* AUSGANGSTEXT *

Kathrin Schweizer kritisiert Regierung
27.09.2018 Baselbiet, PolitikDer Wahlkampf für den Baselbieter Regierungsrat nimmt Fahrt auf. Die SP greift mit Kathrin Schweizer an. Die Muttenzerin spricht im Interview darüber, was sie besser machen will.
David Thommen
«Volksstimme»: Frau Schweizer, die SP ist 2015 vom Stimmvolk ...
Der Wahlkampf für den Baselbieter Regierungsrat nimmt Fahrt auf. Die SP greift mit Kathrin Schweizer an. Die Muttenzerin spricht im Interview darüber, was sie besser machen will.
David Thommen
«Volksstimme»: Frau Schweizer, die SP ist 2015 vom Stimmvolk aus der Baselbieter Regierung geworfen worden. Was ist Ihre Analyse dazu?
Kathrin Schweizer: Die SP hat die Situation damals unterschätzt. Wir waren uns zu sicher und haben uns zu wenig um die Mobilisierung unserer Wählerinnen und Wähler gekümmert. Dafür haben wir die Quittung bekommen.
Hatte die Verbannung nicht vor allem mit der Politik der SP zu tun, die dem Volk nicht mehr passte?
Nein, bei den gleichzeitigen Landratswahlen haben wir gleich viel Unterstützung erhalten wie vier Jahre zuvor. Es stimmt aber, dass wir wieder lernen mussten, unsere Anliegen aktiver zu vertreten.
Jetzt haben wir gut drei Jahre Regierung ohne SP erlebt.
Wie hat sich das nach ausgewirkt?
Die bürgerlichen Mehrheiten in Regierung und Landrat haben mittlerweile den Bezug zur Bevölkerung weitgehend verloren. Das zeigt sich schon daran, dass Regierung und Parlament viele Volksabstimmungen verloren haben …
… ganz so viele waren es nun auch wieder nicht.
Doch. Bei wichtigen Urnengängen wie Elba, «Läufelfingerli», Deponien oder Energiepaket korrigierte das Volk die Regierung. Das muss als klares Zeichen verstanden werden.
Ganz falsch macht die Regierung aber dennoch nicht alles …
Die ganze Abbau-Politik wird nicht goutiert. Die tieferen und mittleren Einkommen wurden in den vergangenen Jahren massiv zusätzlich belastet. Der Abbau von Kantonspersonal und die linearen Lohnkürzungen waren übertrieben, ebenso die harten Einschnitte bei der Pensionskasse. Die Regierung hat versucht, ihren Sparplan auf dem Buckel der Einwohnerinnen und Einwohner und der Angestellten durchzuboxen.
Baselland war in einer Notlage.
Die finanzielle Situation war nicht besonders gut, das ist richtig. Sie ist entstanden, weil über Jahre hinweg die Steuern für hohe Einkommen und Unternehmen gesenkt wurden. Dass man jetzt abgebaut und vor allem tiefere und mittlere Einkommen zusätzlich belastet hat, war falsch.
Mittlerweile scheint der Kanton den Weg aus den roten Zahlen immerhin gefunden zu haben.

* DATENAUSZUG *

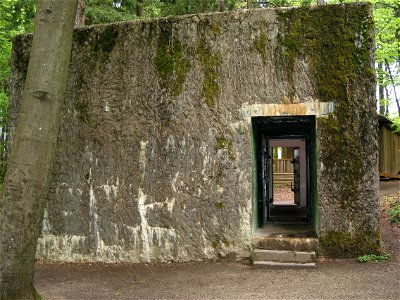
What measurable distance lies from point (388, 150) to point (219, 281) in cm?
1355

* AUFGABENSTELLUNG *
Beantworten Sie zum Interview mit Kathrin Schweizer folgende Fragen:
(a) In welchem Jahr wurde die SP vom Stimmvolk aus der Baselbieter Regierung geworfen?
(b) Welche vier Urnengänge nennt Kathrin Schweizer, bei denen das Volk die Regierung korrigierte?
(c) Wodurch ist die schlechte finanzielle Situation laut Kathrin Schweizer entstanden?
Stützen Sie sich ausschließlich auf den Ausgangstext.

* LÖSUNG *
(a) 2015
(b) Elba, «Läufelfingerli», Deponien und Energiepaket
(c) Über Jahre hinweg wurden die Steuern für hohe Einkommen und Unternehmen gesenkt.